The project is known as a faster working drop-in replacement for CPython, the language’s reference implementation. Other than speed, PyPy’s developers advertise their project’s tendency to use less memory and its support for Stackless Python.

V7.0 comes with improved ways to look into the garbage collector’s (GC) performance and an option to manually manage the module. The latter can be done by using the new features gc.disable() and gc.collect_step(), which disable the major collections and allow manual execution of single incremental collection steps respectively. Since garbage collector runs in PyPy can have a tendency to interrupt the execution of a program, manual control could prove handy in a few scenarios where long pauses aren’t an option.

GC hooks, which help with learning about the collector’s performance, now measure time in seconds, making the results easier to work with than the opaque unit used before. Speaking of performance, the PyPy team has also gotten rid of some multithreading and multiprocessing issues, and speed up a couple of operations by tweaking implementations.

Other than that the cffi module in PyPy has been updated to v1.12 and the cppyy backend to 1.4. Those familiar with the project’s reverse debugger will be happy to learn that its development branch has been merged into the default one. Though users will still need a special build to use it, it can be compiled from the same 7.0.0 source and therefore should now always be up-to-date.

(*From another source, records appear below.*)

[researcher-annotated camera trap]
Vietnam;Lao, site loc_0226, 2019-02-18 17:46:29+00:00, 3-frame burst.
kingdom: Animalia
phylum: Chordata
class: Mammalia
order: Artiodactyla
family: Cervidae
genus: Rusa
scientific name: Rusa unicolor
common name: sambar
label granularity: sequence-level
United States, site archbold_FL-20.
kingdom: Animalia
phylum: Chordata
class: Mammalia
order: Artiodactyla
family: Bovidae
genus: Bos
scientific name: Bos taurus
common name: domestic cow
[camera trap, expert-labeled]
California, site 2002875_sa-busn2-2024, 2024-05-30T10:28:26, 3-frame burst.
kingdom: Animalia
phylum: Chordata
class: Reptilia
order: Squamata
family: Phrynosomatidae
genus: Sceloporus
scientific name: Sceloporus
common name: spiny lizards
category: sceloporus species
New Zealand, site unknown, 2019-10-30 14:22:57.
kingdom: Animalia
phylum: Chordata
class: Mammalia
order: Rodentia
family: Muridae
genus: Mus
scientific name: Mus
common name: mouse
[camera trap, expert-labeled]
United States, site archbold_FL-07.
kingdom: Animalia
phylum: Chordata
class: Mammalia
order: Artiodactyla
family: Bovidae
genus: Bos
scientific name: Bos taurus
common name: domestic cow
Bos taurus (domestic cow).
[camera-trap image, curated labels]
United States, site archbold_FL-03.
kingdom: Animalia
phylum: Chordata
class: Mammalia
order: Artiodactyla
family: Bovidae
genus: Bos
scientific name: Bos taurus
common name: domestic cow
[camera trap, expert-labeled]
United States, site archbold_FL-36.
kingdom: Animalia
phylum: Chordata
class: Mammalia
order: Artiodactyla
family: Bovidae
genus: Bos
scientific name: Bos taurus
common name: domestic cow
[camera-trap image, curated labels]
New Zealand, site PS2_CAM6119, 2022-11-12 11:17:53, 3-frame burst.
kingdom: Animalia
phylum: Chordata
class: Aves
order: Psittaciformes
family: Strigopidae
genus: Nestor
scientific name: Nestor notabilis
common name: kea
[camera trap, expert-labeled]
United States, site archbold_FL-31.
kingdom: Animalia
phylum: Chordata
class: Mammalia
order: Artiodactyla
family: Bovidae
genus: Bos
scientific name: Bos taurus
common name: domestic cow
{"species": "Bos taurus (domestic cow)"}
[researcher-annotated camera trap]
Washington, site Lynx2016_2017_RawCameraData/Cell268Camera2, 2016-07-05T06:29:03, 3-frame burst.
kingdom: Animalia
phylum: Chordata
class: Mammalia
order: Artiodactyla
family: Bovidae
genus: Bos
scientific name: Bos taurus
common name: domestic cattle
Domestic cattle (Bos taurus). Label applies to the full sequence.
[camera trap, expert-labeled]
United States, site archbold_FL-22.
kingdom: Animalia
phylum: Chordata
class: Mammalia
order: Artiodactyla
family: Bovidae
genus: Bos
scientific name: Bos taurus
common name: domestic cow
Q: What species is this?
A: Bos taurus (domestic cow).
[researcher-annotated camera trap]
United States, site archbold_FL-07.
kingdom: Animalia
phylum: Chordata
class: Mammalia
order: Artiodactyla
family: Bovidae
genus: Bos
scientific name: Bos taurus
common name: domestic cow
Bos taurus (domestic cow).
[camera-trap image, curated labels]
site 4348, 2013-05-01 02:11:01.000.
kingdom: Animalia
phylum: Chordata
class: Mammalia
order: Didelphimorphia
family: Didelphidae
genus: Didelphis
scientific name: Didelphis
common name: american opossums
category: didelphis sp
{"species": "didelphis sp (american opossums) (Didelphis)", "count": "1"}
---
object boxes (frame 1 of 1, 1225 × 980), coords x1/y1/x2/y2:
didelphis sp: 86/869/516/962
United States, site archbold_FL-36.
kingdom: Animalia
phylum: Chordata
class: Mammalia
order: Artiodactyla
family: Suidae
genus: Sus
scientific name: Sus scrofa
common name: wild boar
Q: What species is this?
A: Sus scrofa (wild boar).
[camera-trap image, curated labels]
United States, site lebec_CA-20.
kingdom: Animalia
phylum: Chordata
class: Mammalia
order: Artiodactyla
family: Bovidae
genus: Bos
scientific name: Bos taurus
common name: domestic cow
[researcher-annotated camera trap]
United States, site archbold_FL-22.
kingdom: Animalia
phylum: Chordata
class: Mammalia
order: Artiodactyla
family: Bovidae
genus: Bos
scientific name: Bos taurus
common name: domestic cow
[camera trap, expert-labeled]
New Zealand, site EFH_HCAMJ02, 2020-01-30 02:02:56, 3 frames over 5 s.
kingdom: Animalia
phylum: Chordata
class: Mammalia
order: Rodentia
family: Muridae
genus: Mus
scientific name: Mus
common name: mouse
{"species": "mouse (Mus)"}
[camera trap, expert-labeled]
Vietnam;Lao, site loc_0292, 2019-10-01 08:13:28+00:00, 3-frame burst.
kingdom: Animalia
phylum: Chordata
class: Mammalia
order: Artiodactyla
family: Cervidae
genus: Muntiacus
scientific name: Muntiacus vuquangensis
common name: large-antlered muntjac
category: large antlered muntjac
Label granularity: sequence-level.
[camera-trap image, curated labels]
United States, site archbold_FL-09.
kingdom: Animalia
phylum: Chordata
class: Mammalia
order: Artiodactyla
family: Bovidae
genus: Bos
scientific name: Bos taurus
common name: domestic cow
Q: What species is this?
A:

Plans to change the internal representation of unicode to UTF8 with this release had to be postponed, since the branch wasn’t in satisfactory shape at the time of the release. It will therefore be part of a future upgrade.
PyPy 7.0 runs on x86 machines on the most common operating systems, as well as on s390x and variants of PPC64 running Linux. Details can be found in the changelog part of the project’s documentation.